■ The problem ■
Start to finish, copy the data exactly.

■ Dataset content ■

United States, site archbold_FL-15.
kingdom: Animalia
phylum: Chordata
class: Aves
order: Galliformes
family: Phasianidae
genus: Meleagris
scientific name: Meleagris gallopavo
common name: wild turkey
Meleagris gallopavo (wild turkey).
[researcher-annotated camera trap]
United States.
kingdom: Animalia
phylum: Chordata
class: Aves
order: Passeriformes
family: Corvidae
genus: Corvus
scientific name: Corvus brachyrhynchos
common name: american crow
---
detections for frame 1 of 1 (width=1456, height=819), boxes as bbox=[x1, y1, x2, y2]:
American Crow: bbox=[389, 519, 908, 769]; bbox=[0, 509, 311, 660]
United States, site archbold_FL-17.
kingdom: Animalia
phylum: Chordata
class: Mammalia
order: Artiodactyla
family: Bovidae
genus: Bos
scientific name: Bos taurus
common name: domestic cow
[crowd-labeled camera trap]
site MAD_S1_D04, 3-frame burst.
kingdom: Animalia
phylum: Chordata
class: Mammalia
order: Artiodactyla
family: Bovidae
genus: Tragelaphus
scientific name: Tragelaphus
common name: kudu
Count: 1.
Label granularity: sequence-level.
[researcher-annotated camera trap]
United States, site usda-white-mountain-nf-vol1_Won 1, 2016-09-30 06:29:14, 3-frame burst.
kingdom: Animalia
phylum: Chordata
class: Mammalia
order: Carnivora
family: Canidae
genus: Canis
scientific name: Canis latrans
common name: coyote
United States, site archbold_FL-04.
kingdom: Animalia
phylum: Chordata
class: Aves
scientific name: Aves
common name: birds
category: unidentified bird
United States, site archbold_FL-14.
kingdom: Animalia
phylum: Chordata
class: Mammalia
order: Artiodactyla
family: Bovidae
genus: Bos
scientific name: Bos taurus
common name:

■ Exercise output ■
United States, site archbold_FL-15.
kingdom: Animalia
phylum: Chordata
class: Aves
order: Galliformes
family: Phasianidae
genus: Meleagris
scientific name: Meleagris gallopavo
common name: wild turkey
Meleagris gallopavo (wild turkey).
[researcher-annotated camera trap]
United States.
kingdom: Animalia
phylum: Chordata
class: Aves
order: Passeriformes
family: Corvidae
genus: Corvus
scientific name: Corvus brachyrhynchos
common name: american crow
---
detections for frame 1 of 1 (width=1456, height=819), boxes as bbox=[x1, y1, x2, y2]:
American Crow: bbox=[389, 519, 908, 769]; bbox=[0, 509, 311, 660]
United States, site archbold_FL-17.
kingdom: Animalia
phylum: Chordata
class: Mammalia
order: Artiodactyla
family: Bovidae
genus: Bos
scientific name: Bos taurus
common name: domestic cow
[crowd-labeled camera trap]
site MAD_S1_D04, 3-frame burst.
kingdom: Animalia
phylum: Chordata
class: Mammalia
order: Artiodactyla
family: Bovidae
genus: Tragelaphus
scientific name: Tragelaphus
common name: kudu
Count: 1.
Label granularity: sequence-level.
[researcher-annotated camera trap]
United States, site usda-white-mountain-nf-vol1_Won 1, 2016-09-30 06:29:14, 3-frame burst.
kingdom: Animalia
phylum: Chordata
class: Mammalia
order: Carnivora
family: Canidae
genus: Canis
scientific name: Canis latrans
common name: coyote
United States, site archbold_FL-04.
kingdom: Animalia
phylum: Chordata
class: Aves
scientific name: Aves
common name: birds
category: unidentified bird
United States, site archbold_FL-14.
kingdom: Animalia
phylum: Chordata
class: Mammalia
order: Artiodactyla
family: Bovidae
genus: Bos
scientific name: Bos taurus
common name:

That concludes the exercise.